**Goal**: Please print the entire listing below character for character, leaving out the pictures.

**Extracted data**:

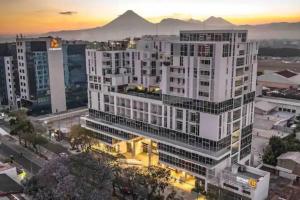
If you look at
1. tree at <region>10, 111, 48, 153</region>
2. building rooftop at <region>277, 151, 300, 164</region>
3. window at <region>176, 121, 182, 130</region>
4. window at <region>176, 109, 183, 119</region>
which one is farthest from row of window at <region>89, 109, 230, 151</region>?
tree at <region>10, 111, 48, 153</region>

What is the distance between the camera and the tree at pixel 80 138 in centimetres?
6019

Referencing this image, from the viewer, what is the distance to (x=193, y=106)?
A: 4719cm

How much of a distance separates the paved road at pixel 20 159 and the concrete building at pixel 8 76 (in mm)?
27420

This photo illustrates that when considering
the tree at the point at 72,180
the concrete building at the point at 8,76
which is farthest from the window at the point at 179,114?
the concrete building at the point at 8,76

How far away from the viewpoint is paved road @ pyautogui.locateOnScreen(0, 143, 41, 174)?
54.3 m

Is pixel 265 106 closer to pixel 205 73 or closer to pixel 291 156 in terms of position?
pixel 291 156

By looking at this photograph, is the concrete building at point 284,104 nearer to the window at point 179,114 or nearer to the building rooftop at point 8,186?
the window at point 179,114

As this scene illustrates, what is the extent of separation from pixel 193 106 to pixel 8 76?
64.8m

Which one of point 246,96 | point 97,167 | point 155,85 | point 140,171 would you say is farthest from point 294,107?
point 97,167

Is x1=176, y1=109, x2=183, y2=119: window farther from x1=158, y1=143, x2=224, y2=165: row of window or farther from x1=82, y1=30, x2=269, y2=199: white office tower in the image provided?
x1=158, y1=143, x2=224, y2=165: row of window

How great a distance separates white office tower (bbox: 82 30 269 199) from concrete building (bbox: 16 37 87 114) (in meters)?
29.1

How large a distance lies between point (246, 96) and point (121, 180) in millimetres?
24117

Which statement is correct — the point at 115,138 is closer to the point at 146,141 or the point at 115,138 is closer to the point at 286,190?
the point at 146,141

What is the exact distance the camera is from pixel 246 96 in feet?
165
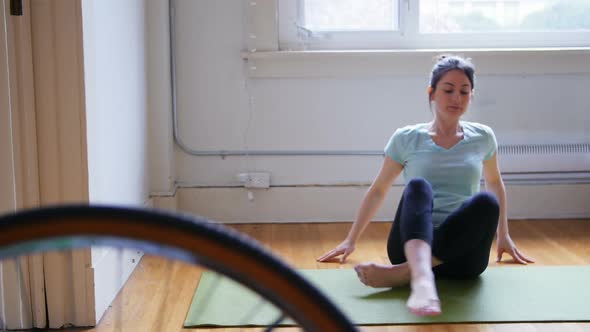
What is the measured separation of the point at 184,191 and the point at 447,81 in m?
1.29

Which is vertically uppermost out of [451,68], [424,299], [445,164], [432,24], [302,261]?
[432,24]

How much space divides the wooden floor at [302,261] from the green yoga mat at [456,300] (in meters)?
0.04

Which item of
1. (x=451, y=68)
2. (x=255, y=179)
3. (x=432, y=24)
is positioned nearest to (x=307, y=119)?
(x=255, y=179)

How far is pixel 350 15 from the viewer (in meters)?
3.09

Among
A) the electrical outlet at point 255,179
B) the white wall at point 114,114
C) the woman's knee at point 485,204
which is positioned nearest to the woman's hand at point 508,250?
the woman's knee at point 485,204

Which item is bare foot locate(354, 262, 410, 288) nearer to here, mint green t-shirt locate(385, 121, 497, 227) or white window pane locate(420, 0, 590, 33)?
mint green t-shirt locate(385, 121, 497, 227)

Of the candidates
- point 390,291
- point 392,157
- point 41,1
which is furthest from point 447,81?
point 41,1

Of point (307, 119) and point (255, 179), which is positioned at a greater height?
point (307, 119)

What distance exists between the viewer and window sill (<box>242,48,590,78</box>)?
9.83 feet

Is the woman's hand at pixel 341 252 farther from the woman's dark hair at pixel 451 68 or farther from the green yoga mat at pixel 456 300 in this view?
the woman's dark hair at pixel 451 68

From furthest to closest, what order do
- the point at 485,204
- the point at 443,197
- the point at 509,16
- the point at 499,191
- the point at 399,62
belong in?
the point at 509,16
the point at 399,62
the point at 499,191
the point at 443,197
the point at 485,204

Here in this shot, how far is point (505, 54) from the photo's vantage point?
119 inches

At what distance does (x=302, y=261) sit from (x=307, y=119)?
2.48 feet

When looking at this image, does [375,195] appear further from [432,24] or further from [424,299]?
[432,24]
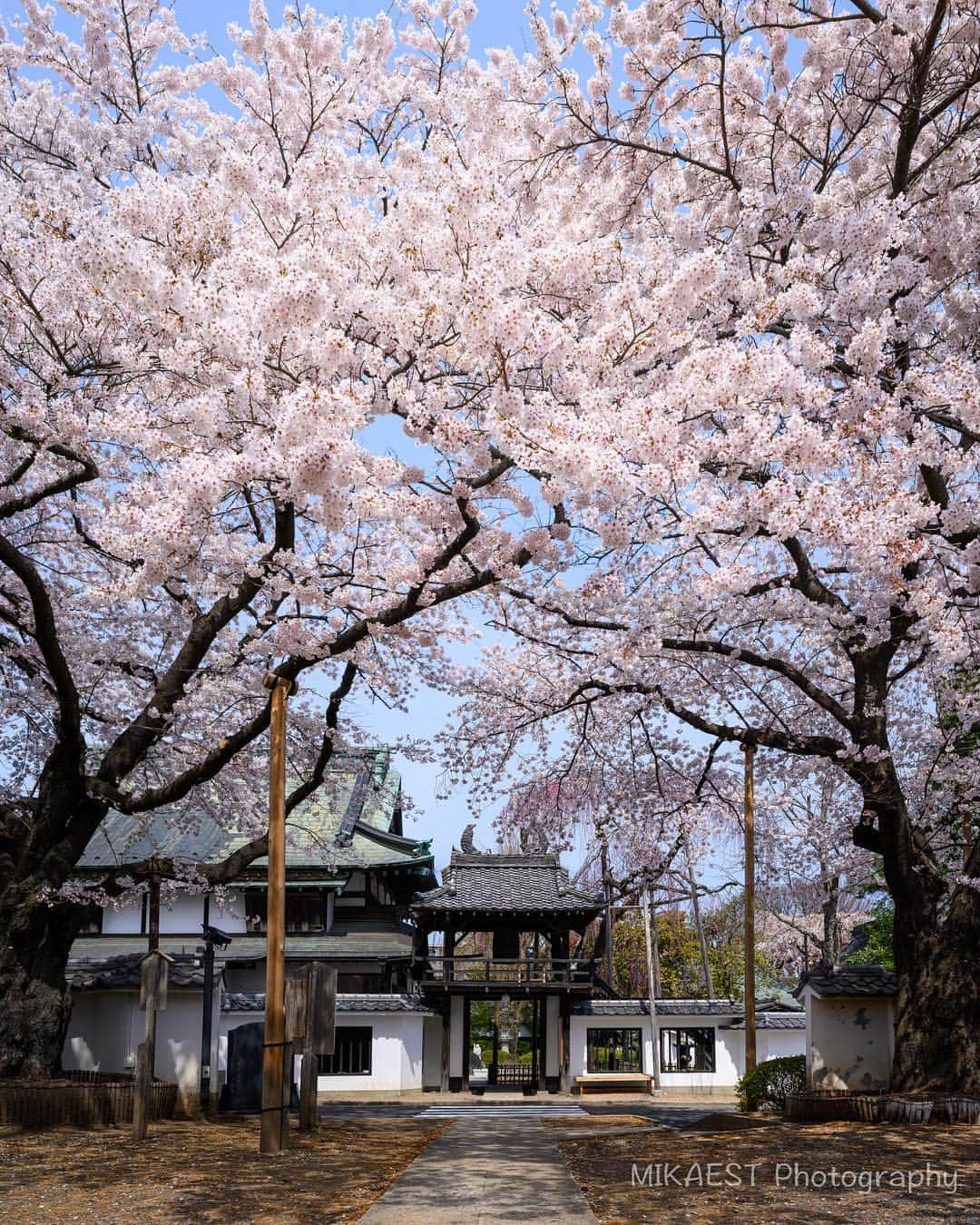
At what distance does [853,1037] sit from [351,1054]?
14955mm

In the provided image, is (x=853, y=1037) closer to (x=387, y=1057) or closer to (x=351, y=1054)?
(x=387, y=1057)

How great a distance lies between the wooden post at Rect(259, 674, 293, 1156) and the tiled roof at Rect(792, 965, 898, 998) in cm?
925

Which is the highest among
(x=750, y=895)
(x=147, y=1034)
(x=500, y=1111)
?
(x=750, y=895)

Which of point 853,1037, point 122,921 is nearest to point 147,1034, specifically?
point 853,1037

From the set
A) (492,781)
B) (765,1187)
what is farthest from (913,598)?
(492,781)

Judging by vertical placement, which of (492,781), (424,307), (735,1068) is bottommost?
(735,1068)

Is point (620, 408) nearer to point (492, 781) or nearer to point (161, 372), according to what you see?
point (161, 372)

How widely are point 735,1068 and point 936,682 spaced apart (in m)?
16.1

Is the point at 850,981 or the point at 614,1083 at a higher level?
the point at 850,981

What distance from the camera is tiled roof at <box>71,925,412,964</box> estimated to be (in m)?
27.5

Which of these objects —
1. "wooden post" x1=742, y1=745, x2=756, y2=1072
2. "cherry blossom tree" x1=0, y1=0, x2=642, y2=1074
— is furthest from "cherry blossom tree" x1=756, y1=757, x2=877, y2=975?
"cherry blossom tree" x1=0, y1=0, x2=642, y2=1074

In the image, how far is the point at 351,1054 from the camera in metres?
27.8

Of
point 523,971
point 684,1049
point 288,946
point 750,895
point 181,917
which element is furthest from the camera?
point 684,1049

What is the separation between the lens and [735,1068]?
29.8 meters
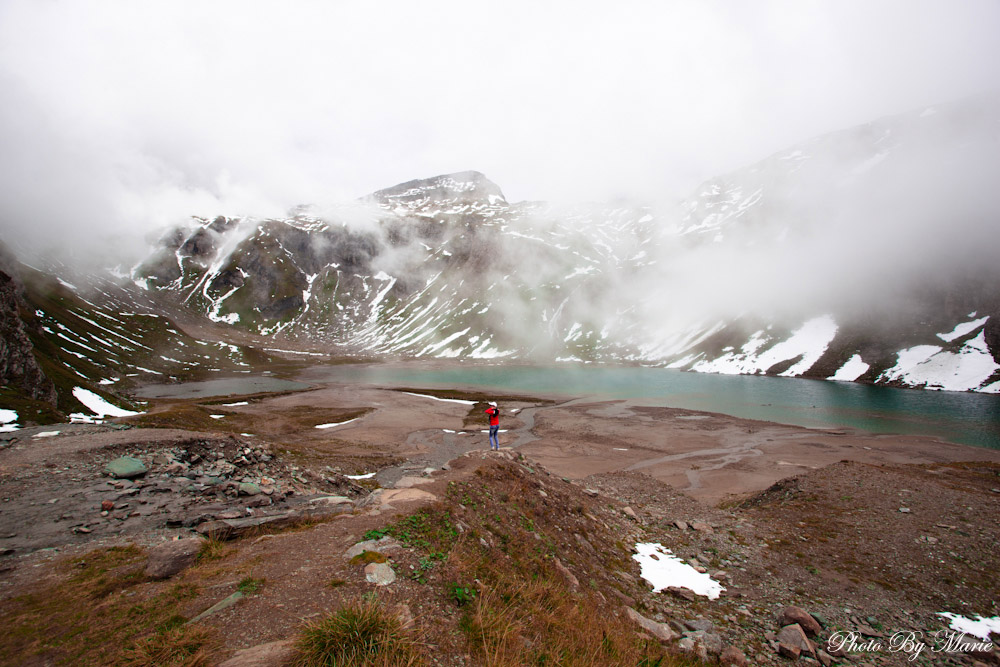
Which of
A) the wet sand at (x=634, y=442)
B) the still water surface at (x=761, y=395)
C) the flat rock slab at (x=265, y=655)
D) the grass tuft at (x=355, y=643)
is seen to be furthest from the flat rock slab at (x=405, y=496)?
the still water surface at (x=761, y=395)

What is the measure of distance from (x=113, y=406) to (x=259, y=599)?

**Answer to this exercise**:
If you look at
1. tree at <region>10, 111, 48, 153</region>
2. building rooftop at <region>277, 151, 300, 164</region>
3. window at <region>176, 121, 182, 130</region>
4. window at <region>176, 109, 183, 119</region>
which one is farthest from row of window at <region>89, 109, 230, 151</region>?
tree at <region>10, 111, 48, 153</region>

What is the distance between the camera and the tree at pixel 80 138 in centimetres?
6019

Referencing this image, from the viewer, what is the distance to (x=193, y=106)?
A: 4719cm

How much of a distance separates the paved road at pixel 20 159 and the concrete building at pixel 8 76 (in mm)?
27420

This photo illustrates that when considering
the tree at the point at 72,180
the concrete building at the point at 8,76
which is farthest from the window at the point at 179,114?
the concrete building at the point at 8,76

How far away from the viewpoint is paved road @ pyautogui.locateOnScreen(0, 143, 41, 174)?
54.3 m

Is pixel 265 106 closer to pixel 205 73 or closer to pixel 291 156 in terms of position?
pixel 291 156

By looking at this photograph, is the concrete building at point 284,104 nearer to the window at point 179,114 or nearer to the building rooftop at point 8,186?
the window at point 179,114

As this scene illustrates, what is the extent of separation from pixel 193 106 to pixel 8 76?
64.8m

Which one of point 246,96 | point 97,167 | point 155,85 | point 140,171 would you say is farthest from point 294,107?
point 97,167

Is x1=176, y1=109, x2=183, y2=119: window farther from x1=158, y1=143, x2=224, y2=165: row of window or farther from x1=82, y1=30, x2=269, y2=199: white office tower in the image provided?
x1=158, y1=143, x2=224, y2=165: row of window

How great a distance separates white office tower (bbox: 82 30 269 199) from concrete building (bbox: 16 37 87 114) (in meters)?
29.1

How large a distance lies between point (246, 96) and point (121, 180) in millimetres?
24117

Which statement is correct — the point at 115,138 is closer to the point at 146,141 or the point at 115,138 is closer to the point at 286,190?
the point at 146,141

What is the exact distance the camera is from pixel 246 96 in feet?
165
What is the measured separation of the point at 184,191 and the point at 447,81 in m?
1.29

Which is vertically uppermost out of [451,68], [424,299], [445,164], [432,24], [302,261]?
[432,24]

How much space divides the wooden floor at [302,261] from the green yoga mat at [456,300] (in meters)?
0.04

Which item of
1. (x=451, y=68)
2. (x=255, y=179)
3. (x=432, y=24)
is positioned nearest to (x=307, y=119)?
(x=255, y=179)

How far is pixel 350 15 from the viewer (in meters)?
3.09

Among
A) the electrical outlet at point 255,179
B) the white wall at point 114,114
C) the woman's knee at point 485,204
which is positioned nearest to the woman's hand at point 508,250?
the woman's knee at point 485,204

Which item is bare foot locate(354, 262, 410, 288) nearer to here, mint green t-shirt locate(385, 121, 497, 227) or white window pane locate(420, 0, 590, 33)?
mint green t-shirt locate(385, 121, 497, 227)

Of the candidates
- point 390,291
- point 392,157
- point 41,1
which is furthest from point 447,81?
point 41,1

Of point (307, 119) and point (255, 179), which is positioned at a greater height?
point (307, 119)

What distance exists between the viewer and window sill (<box>242,48,590,78</box>)?
9.83 feet

Is the woman's hand at pixel 341 252 farther from the woman's dark hair at pixel 451 68 or farther from the green yoga mat at pixel 456 300 in this view?
the woman's dark hair at pixel 451 68

From furthest to closest, what order do
- the point at 485,204
- the point at 443,197
- the point at 509,16
- the point at 499,191
- the point at 399,62
belong in?
the point at 509,16
the point at 399,62
the point at 499,191
the point at 443,197
the point at 485,204

Here in this shot, how far is point (505, 54) from the photo's vantage point?
119 inches

At what distance does (x=302, y=261) sit from (x=307, y=119)?
2.48 feet

When looking at this image, does [375,195] appear further from [432,24] or further from [424,299]?
[432,24]
At what distance does [853,1037] sit from [351,1054]?
14955mm

In the provided image, is (x=853, y=1037) closer to (x=387, y=1057) or closer to (x=351, y=1054)?
(x=387, y=1057)

How great a distance lies between the wooden post at Rect(259, 674, 293, 1156) and the tiled roof at Rect(792, 965, 898, 998) in cm?
925

Which is the highest among
(x=750, y=895)
(x=147, y=1034)
(x=500, y=1111)
?
(x=750, y=895)

Which of point 853,1037, point 122,921 is nearest to point 147,1034, specifically?
point 853,1037

From the set
A) (492,781)
B) (765,1187)
what is farthest from (913,598)?
(492,781)

Judging by vertical placement, which of (492,781), (424,307), (735,1068) is bottommost?
(735,1068)

Is point (620, 408) nearer to point (492, 781) or nearer to point (161, 372), according to what you see?
point (161, 372)

How widely are point 735,1068 and point 936,682 spaced apart (in m)?
16.1

Is the point at 850,981 or the point at 614,1083 at a higher level?
the point at 850,981

What distance from the camera is tiled roof at <box>71,925,412,964</box> estimated to be (in m)?
27.5

Which of these objects —
1. "wooden post" x1=742, y1=745, x2=756, y2=1072
2. "cherry blossom tree" x1=0, y1=0, x2=642, y2=1074
— is furthest from "cherry blossom tree" x1=756, y1=757, x2=877, y2=975?
"cherry blossom tree" x1=0, y1=0, x2=642, y2=1074

In the image, how far is the point at 351,1054 from the camera in metres?
27.8

Of
point 523,971
point 684,1049
point 288,946
point 750,895
point 181,917
which element is furthest from the camera?
point 684,1049

What is the separation between the lens and [735,1068]?
29.8 meters
Which of
A) the wet sand at (x=634, y=442)
B) the still water surface at (x=761, y=395)
C) the flat rock slab at (x=265, y=655)
D) the grass tuft at (x=355, y=643)
is seen to be furthest from the flat rock slab at (x=405, y=496)?
the still water surface at (x=761, y=395)

What is the measure of distance from (x=113, y=406) to (x=259, y=599)?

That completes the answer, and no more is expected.